_Text segment_.
------

Because life is too short, I decided I did not want to spend however long I have, been politically correct or proper with everything and everyone.  I don’t believe in breaking the laws.  I don’t steal, I don’t cheat people out of their money, I am not interested in owning a gun or shooting one.  I do want to stop coloring inside the lines.

I have always believed that every person has a right to be themselves and do what makes them happy.  And yet, somewhere between my 21st birthday and my 48th birthday, I followed the rules and did everything I did not believe in.  It did not make me happy, it brought up many feelings of inadequacy and it drove me nuts.  I am done playing nice.

So, what does that mean.  In the interest of full disclosure, I want to let my family and my friends know that I have every intention of telling my truth.  If you are embarrassed to have a nut job for a friend or family member, you can always say you don’t know me.  I don’t care if it embarrasses you, I care that I have probably caused half of my mental issues by trying to conform to your version of me and that has to stop.

The second thing this means is that I have no intention of purposely putting you on a spot.  Your name will not come into my page unless you say it.  I don’t have anything bad to say about my friends or family.  They are who they are and they have to stand on their truth at some point.

The third thing this means is that this is a bully free zone.  I have been bullied all my life.  From the first time some idiot called me a witch, to when I was in my teens and started dating a guy that was the property of some girl (in her head because they had broken up years before I even met them), to the time a boss decided that she was insecure and planned to destroy my career because she did not want to be discovered as the fraud she was.  All these people and many more haunted my dreams for a very long time.  I forgive those I mentioned and the many more that I did not mention in this paragraph.  Insecurity and ignorance is something that makes people do stupid things.  Unfortunately your insecurity made a hole in my heart that made me want to conform, to be normal.  That was my mistake and I cannot blame you for having that much power over me.  I gave you that much power and now I am taking it back.  Bye Philicias.

------

_Recorded data_.
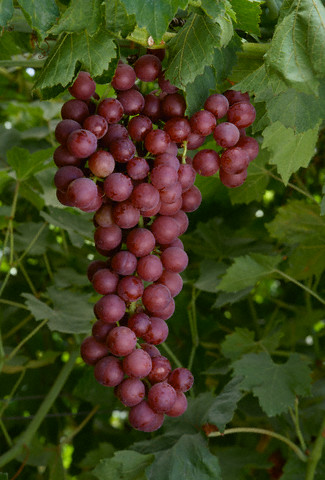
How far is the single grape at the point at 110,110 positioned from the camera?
570mm

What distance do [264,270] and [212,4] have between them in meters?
0.61

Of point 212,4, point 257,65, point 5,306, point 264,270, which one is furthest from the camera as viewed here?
point 5,306

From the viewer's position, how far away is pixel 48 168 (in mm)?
1109

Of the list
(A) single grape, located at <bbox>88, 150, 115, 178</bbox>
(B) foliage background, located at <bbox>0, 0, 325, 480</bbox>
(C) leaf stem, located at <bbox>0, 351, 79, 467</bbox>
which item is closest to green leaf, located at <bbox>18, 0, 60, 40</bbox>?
(B) foliage background, located at <bbox>0, 0, 325, 480</bbox>

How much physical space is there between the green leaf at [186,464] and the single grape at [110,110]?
47cm

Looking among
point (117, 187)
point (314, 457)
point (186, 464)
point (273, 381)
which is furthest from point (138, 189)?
point (314, 457)

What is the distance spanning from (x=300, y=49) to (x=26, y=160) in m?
0.63

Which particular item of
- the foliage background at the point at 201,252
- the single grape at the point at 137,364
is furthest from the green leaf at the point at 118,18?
the single grape at the point at 137,364

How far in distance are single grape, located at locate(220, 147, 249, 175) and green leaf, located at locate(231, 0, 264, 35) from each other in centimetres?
15

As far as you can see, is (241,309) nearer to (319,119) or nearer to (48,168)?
(48,168)

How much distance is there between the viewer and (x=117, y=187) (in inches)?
21.8

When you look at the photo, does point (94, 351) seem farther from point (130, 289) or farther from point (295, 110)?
point (295, 110)

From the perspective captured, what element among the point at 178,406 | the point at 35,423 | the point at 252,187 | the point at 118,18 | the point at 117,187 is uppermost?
the point at 118,18

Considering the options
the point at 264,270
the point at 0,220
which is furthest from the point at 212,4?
the point at 0,220
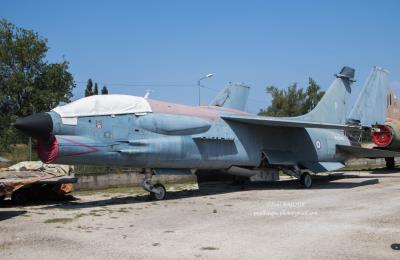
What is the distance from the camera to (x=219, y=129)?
14562 mm

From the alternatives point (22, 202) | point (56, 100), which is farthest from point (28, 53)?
point (22, 202)

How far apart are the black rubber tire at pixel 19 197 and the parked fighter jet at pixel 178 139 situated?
65.0 inches

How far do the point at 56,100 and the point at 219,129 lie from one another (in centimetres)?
1537

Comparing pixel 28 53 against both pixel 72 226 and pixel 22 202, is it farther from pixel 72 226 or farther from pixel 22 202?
pixel 72 226

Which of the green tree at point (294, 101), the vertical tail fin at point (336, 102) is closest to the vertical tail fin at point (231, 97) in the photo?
the vertical tail fin at point (336, 102)

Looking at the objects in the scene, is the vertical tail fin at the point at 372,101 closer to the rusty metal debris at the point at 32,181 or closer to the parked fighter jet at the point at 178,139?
the parked fighter jet at the point at 178,139

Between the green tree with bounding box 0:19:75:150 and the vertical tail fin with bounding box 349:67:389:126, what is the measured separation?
17.4 m

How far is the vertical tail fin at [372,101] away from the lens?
2281cm

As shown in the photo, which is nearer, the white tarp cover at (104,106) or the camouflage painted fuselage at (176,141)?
the camouflage painted fuselage at (176,141)

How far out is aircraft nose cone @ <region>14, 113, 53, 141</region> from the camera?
34.3ft

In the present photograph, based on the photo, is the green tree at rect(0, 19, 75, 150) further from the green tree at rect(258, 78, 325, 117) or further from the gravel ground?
the green tree at rect(258, 78, 325, 117)

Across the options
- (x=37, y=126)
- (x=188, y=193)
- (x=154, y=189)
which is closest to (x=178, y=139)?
(x=154, y=189)

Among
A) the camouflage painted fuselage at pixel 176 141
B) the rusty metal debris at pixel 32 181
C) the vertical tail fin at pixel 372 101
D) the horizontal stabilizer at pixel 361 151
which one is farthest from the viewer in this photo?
the vertical tail fin at pixel 372 101

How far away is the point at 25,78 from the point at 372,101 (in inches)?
793
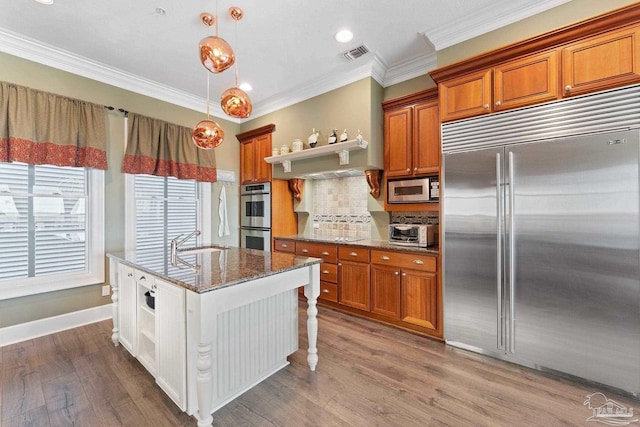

------

_What you need to do_.
A: Summarize the text in two sentences.
B: Substitute "expectations" for "rules" and give the part of the text starting at "I have always" and ending at "done playing nice.".
Use only the text itself.

_Solutions below_.
A: After following rules they did not believe in between their 21st and 48th birthdays, which brought feelings of inadequacy and did not make them happy, the writer is done playing nice and intends to tell their truth. The writer will not bring friends' or family members' names into the page unless those people say them, and declares it a bully free zone, forgiving past bullies and taking back the power they once had.

B:
I have always believed that every person has a right to be themselves and do what makes them happy.  And yet, somewhere between my 21st birthday and my 48th birthday, I followed the expectations and did everything I did not believe in.  It did not make me happy, it brought up many feelings of inadequacy and it drove me nuts.  I am done playing nice.